Latent Space trains you to notice the engineering layer beneath the demos.
Its episodes and newsletter focus on the practical machinery of AI products: tool calling, runtime behavior, evaluation, context windows, compute economics, structured outputs, and the operational pain of deploying agents. The hosts discuss why early agent attempts failed because the models were too unreliable, the context windows were too short, and the systems exposed too much complexity too early. That is not consumer education. That is builder education.
So the two platforms teach different instincts. AI Explained teaches skepticism and orientation. Latent Space teaches implementation and systems thinking.
Which one sounds like your real question?
A lot of people type "X vs Y" when the real question is something else.
You might not actually be asking, "Which media brand is better?" You might be asking:
- "How do I keep up with AI without getting overwhelmed?"

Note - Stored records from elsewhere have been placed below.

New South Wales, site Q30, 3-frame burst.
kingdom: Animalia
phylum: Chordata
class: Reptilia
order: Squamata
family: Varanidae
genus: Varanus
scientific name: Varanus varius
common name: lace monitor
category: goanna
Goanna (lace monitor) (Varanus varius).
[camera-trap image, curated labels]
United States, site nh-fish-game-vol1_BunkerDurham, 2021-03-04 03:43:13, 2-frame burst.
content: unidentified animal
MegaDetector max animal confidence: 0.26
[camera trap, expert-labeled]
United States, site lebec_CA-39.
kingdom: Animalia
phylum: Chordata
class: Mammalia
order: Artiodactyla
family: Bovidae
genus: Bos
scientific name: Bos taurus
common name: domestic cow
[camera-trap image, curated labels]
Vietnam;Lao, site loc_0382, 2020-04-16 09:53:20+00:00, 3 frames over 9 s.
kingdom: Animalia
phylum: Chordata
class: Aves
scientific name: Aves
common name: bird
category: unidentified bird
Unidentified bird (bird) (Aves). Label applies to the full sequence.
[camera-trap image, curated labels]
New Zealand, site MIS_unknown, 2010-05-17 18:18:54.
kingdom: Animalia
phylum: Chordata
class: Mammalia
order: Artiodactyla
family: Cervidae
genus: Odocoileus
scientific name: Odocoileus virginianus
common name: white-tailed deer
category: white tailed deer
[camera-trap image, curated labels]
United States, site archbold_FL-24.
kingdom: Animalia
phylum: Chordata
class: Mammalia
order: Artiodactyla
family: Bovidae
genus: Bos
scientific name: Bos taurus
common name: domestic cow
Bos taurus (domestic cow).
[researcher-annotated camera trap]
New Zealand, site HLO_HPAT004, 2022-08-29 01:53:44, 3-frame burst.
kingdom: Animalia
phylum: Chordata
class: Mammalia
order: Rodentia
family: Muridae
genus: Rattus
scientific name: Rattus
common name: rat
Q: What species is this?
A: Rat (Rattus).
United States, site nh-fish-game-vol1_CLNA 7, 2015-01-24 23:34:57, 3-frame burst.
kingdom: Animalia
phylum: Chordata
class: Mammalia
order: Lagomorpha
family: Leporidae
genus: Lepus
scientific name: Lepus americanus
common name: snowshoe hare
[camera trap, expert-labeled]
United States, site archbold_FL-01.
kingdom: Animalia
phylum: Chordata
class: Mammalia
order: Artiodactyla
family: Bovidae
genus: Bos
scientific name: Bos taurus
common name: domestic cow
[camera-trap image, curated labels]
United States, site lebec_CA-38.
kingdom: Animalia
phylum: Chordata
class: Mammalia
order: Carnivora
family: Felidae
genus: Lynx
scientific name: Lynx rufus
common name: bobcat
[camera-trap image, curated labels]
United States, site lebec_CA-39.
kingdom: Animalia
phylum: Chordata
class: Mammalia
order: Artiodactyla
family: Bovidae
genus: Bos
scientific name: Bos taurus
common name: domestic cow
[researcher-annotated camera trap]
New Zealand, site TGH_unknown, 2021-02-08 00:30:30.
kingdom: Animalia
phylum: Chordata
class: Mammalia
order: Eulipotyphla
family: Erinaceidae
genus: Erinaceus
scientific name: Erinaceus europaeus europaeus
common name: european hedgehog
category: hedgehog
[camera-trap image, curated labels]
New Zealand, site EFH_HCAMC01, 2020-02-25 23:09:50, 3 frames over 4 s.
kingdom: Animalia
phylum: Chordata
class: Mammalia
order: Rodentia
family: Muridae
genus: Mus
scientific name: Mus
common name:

- "Where do AI engineers actually learn about agents?"
- "What is the best podcast for someone building with LLMs?"
- "What source is trustworthy when the hype cycle gets loud?"
- "How do I move from general AI curiosity to technical fluency?"
If that is your real question, the answer is not to compare these two as if they compete. The answer is to choose the level of depth you need.
If you want broad, critical AI coverage that helps you understand the field as a whole, start with AI Explained. If you want technical conversations about the AI engineering stack, start with Latent Space.
That is the mental map.
What to compare instead
Because these two are not direct substitutes, the more useful comparison is not "which one wins?" but "which layer of the AI world am I trying to enter?"
If you are trying to understand the builder ecosystem, the real question is often about tools and workflows, not media. In that case, you probably wanted a comparison like Claude Code vs Cursor or ChatGPT vs Claude - pages that help you decide between actual products doing similar jobs.
If you are trying to understand the media and education layer, the better question is whether you want broad AI reporting and explanation or technical engineering commentary. That is not a purchase decision; it is a learning-path decision.
A helpful rule of thumb:
- Choose AI Explained when you want the field translated for a wider audience.
- Choose Latent Space when you want the field discussed by people building inside it.
How to use each one well
The best way to think about AI Explained is as a calibration tool. It helps you keep your bearings in a noisy category. If a new model launch, funding round, or product claim sounds huge, AI Explained is the kind of place that can help you ask: "Is this actually new? Is this useful? Is this marketing?"
The best way to think about Latent Space is as a working engineer's discussion table. It is where people already immersed in the stack compare notes on what is working, what is brittle, and what is changing. The value is not just information; it is context from people who have actually shipped things.
That is why the two often get mentioned together. They are both trusted. They are both serious. They are both part of the same attention economy around AI. But one helps you understand the map, and the other helps you navigate the terrain if you are already on the road.
The bottom line
AI Explained and Latent Space are not competitors in the usual sense. They are different kinds of AI media for different stages of understanding.
AI Explained is for broad, hype-resistant AI literacy. Latent Space is for technical AI engineering conversations.
If you came here looking for a winner, the better outcome is that you now know you were asking the wrong question. The real choice is not between two interchangeable shows. It is between two different ways of learning the AI world.
And once you see that, the category gets a lot easier to read.